Japanese multinational car manufacturer Toyota Motor Corporation announced last week the pending investment of US$373 million in five plants across the United States, including a US$14.5-million infusion in the Toyota Bodine Aluminum in Jackson, Tennessee.
According to local media, the investment will assure the continued employment of the plant’s 300 workers for some time to come. It will also allow the plant to begin production of Toyota’s New Global Architecture 2.5-liter, four-cylinder engine blocks as well as casing and housings for hybrid transmissions for Toyota Highlanders.
Toyota Bodine Aluminum plant manager Shawn Daly lauded the news as proof that the plant is and remains capable of competing with global downstream aluminium manufacturers.

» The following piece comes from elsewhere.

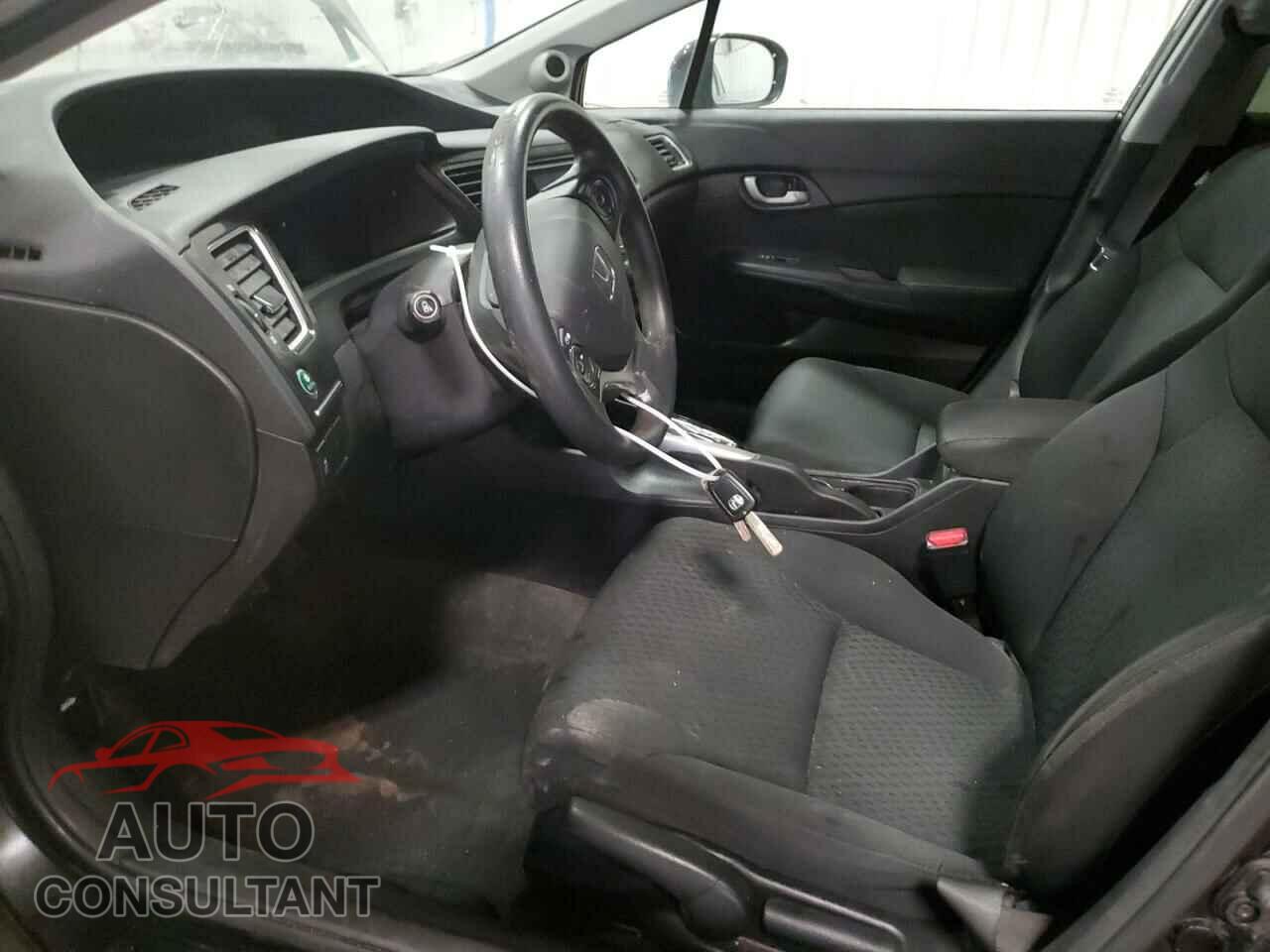 HONDA CIVIC 2015 - 19XFB2F76FE097693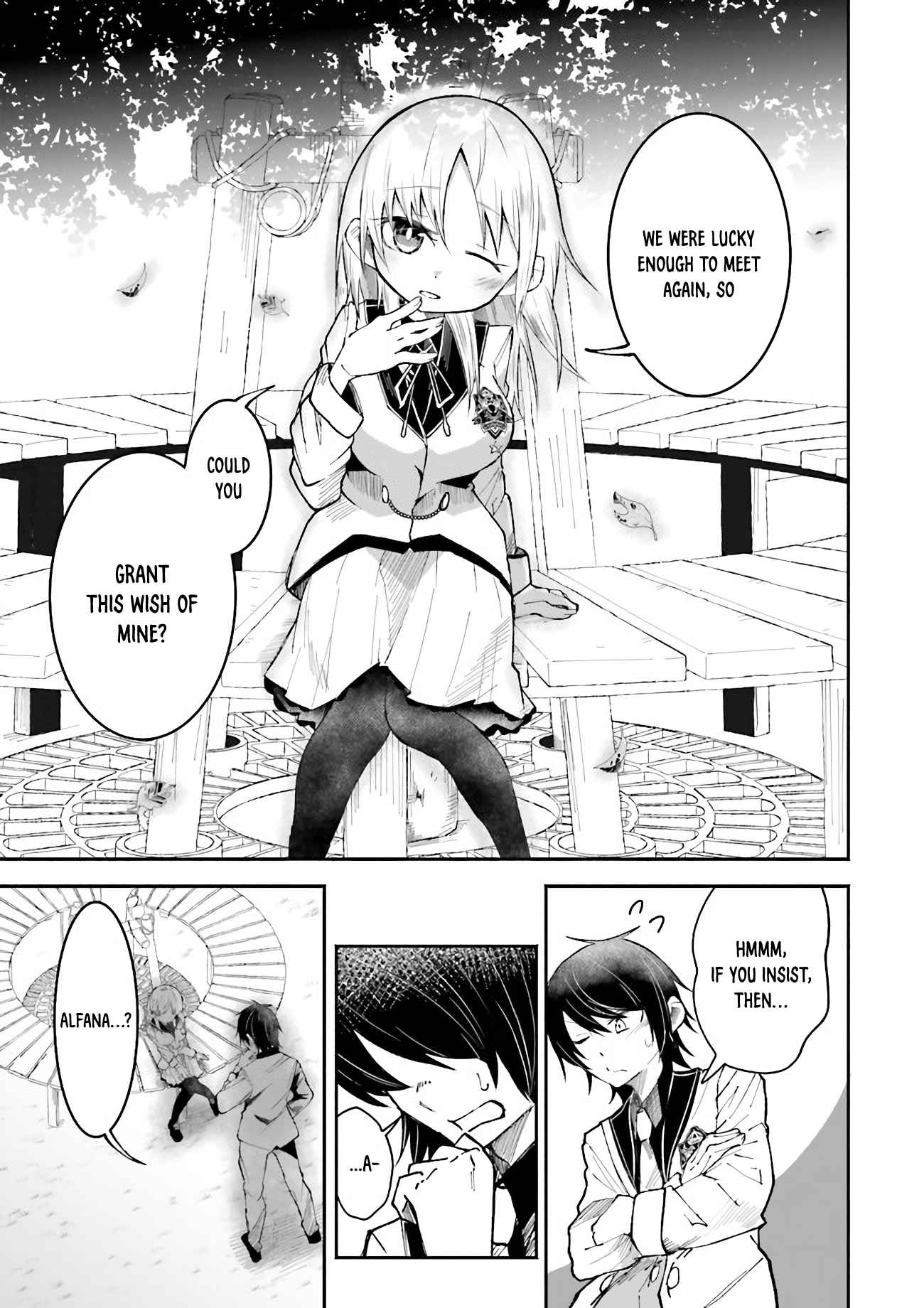 The Case In Which Streaming In Another World Led To The Creation Of A Massive Yandere Following Chapter 7 - Page 5 in English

“Everyone in our industry is pursuing vehicles that get better fuel economy and provide the customer a better driving experience and (a vehicle with) less of an impact on the environment. This Toyota New Global Architecture overall is designed for the vehicles, the engine, transmissions and vehicle designs that first came out with the new Toyota Camry.”
Daly went on to say that production of the new engine blocks has already commenced at the plant, while the planned production of hybrid transmissions will not begin for another two years.
“Hybrid transmissions have only been produced in Japan until now,” continued Daly. “So, we’re thrilled to be selected to produce the transmissions cases and housing for the transmissions that will be assembled at our West Virginia plant.”
Kyle Spurgeon, Jackson Chamber President and CEO, hailed the news as proof that the area is among the continent’s best places to conduct business.
“It is also a validation of the workforce capabilities surrounding the Memphis Regional Megasite as a potential location for Toyota and Mazda’s proposed new $1.6 billion, 4,000 employee assembly plant,” he opined.
Bodine Aluminum, Inc. was founded in 1912 and purchased by Toyota in 1990. The company operates three plants, the other two of which are located in Missouri. The Jackson plant is a 200-acre facility with a production capacity of 150 million pounds per year.